Text segment.
◆ ◆ ◆

Pegu (पेगू), now called Bago (Burmese: ပဲခူးမြို့), is a city and the capital of the Bago Region in Myanmar. It was formerly also known as Hanthawaddy, meaning "She Who Has Swans".

Location

It is located 91 kilometres north-east of Yangon.

Variants

  • Bago
  • MLCTS: pai: khu: mrui., IPA: [bəɡó mjo̰];
  • Mon: ဗဂေါ, [həkɜ̀])
  • Hanthawaddy (Burmese: ဟံသာဝတီ);
  • Mon:Hongsawatoi(ဟံသာဝတဳ)
  • Pali: Haṃsāvatī- meaning "She Who Has Swans"
  • Hansavati (हंसावती) = Pegu (पीगू), दक्षिण बर्मा का प्राचीन नाम, (AS, ). It was a colony of Indians settled in 5-6th century BCE.[1]

History

Various Mon language chronicles report widely divergent foundation dates of Bago, ranging from 573 CE to 1152 CE while the Zabu Kuncha, an early 15th century Burmese administrative treatise, states that Pegu was founded in 1276/77 CE. The earliest extant evidence of Pegu as a place dates only to the late Pagan period (1212 and 1266) when it was still a small town, not even a provincial capital. After the collapse of the Pagan Empire, Bago became part of the breakaway Kingdom of Martaban by the 1290s.

The small settlement grew increasingly important in the 14th century as the region became most populous in the Mon-speaking kingdom. In 1369, King Binnya U made Bago the capital. The city remained the capital until the kingdom's fall in 1538.

During the reign of King Razadarit, Bago and Ava Kingdom were engaged in the Forty Years' War. The peaceful reign of Queen Shin Sawbu came to an end when she chose the Buddhist monk Dhammazedi (1471–1492) to succeed her. Under Dhammazedi, Bago became a centre of commerce and Theravada Buddhism.

In 1519, António Correia, then a merchant from the Portuguese casados settlement at Cochin landed in Bago, then known to the Portuguese as Pegu, looking for new markets for pepper from Cochin.[3][4] A year later, Portuguese India Governor Diogo Lopes de Sequeira sent an ambassador to Pegu.

As a major seaport, the city was frequently visited by Europeans, among these, Gasparo Balbi in the late 1500s. The Europeans often commented on its magnificence.

The Portuguese conquest of Pegu, following the destruction caused by the kings of Tangot and Arrakan in 1599, was described by Manuel de Abreu Mousinho in "Breve discurso em que se conta a conquista do Reino do Pegú na India oriental feita pelos portugueses em tempo do vice-rei Aires de Saldanha, sendo capitão Salvador Ribeiro de Sousa, chamado Massinga, natural de Guimarães, a quem os naturais do Pegú elegeram por seu rei no ano de 1600" (Brief narrative telling the conquest of Pegu in eastern India made by the Portuguese in the time of the viceroy Aires de Saldanha, being captain Salvador Ribeiro de Sousa, called Massinga, born in Guimarães, elected as their king by the natives in the year 1600), published from 1711 to 1829 with "Peregrinaçam" of Fernão Mendes Pinto.

◆ ◆ ◆

Extracted information.
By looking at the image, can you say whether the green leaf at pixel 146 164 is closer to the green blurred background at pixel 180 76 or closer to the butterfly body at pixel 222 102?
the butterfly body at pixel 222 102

◆ ◆ ◆

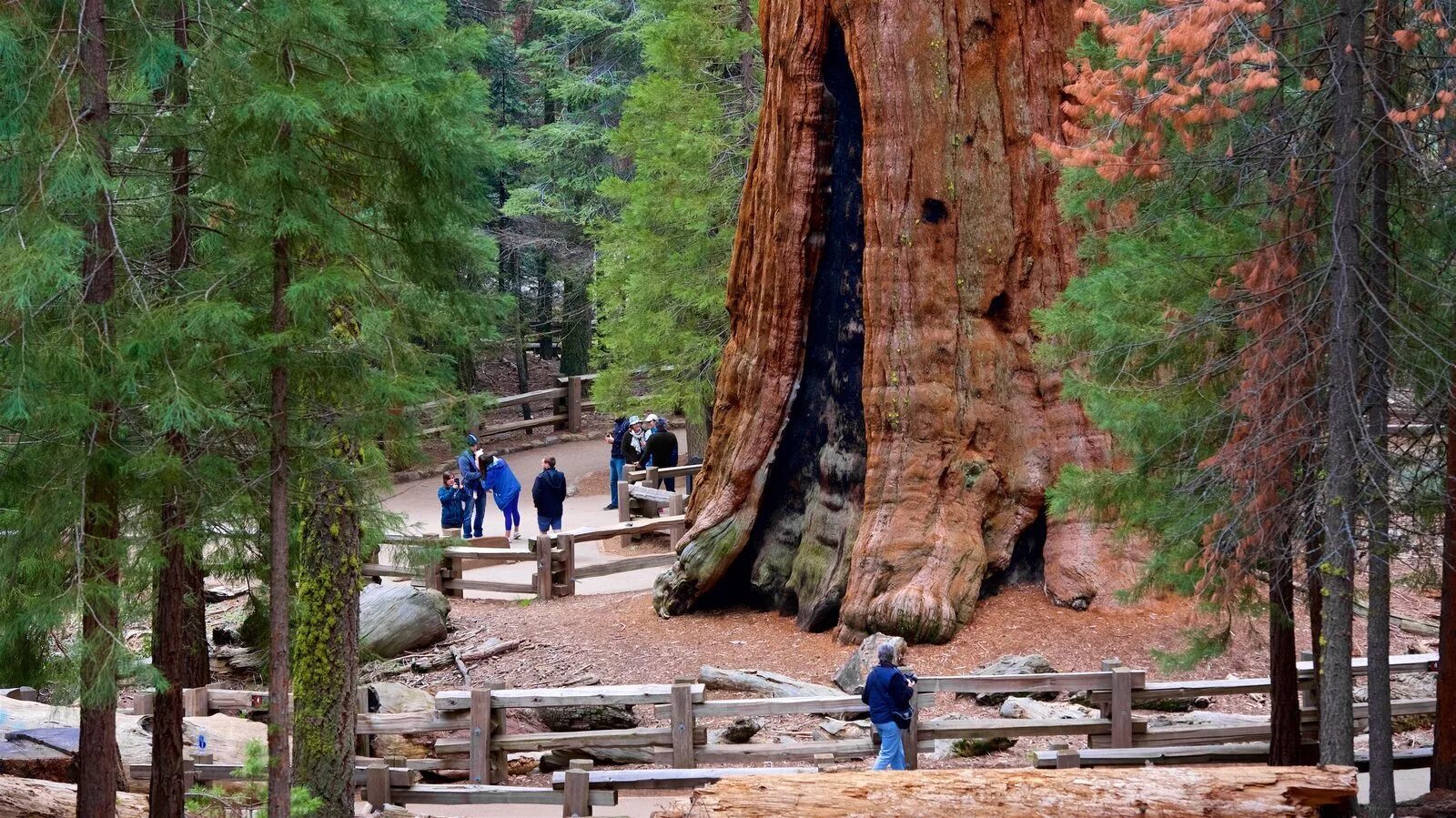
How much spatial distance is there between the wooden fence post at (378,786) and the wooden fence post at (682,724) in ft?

◆ ◆ ◆

Extend the Pegu (Bago) article, starting right after its final sentence.

Result.
The capital was looted by the viceroy of Toungoo, Minye Thihathu II of Toungoo, and then burned by the viceroy of Arakin during the Burmese–Siamese War (1594–1605). Anaukpetlun wanted to rebuild Hongsawadi, which had been deserted since Nanda Bayin had abandoned it. He was only able to build a temporary palace, however.[5]

The Burmese capital relocated to Ava in 1634. In 1740, the Mon revolted and founded the Restored Hanthawaddy Kingdom. However, a Bamar king, Alaungpaya, captured the city in May 1757.

Bago was rebuilt by King Bodawpaya (r. 1782-1819), but by then the river had shifted course, cutting the city off from the sea. It never regained its previous importance. After the Second Anglo-Burmese War, the British annexed Bago in 1852. In 1862, the province of British Burma was formed, and the capital moved to Yangon. The substantial differences between the colloquial and literary pronunciations, as with Burmese words, was a reason of the British corruption "Pegu".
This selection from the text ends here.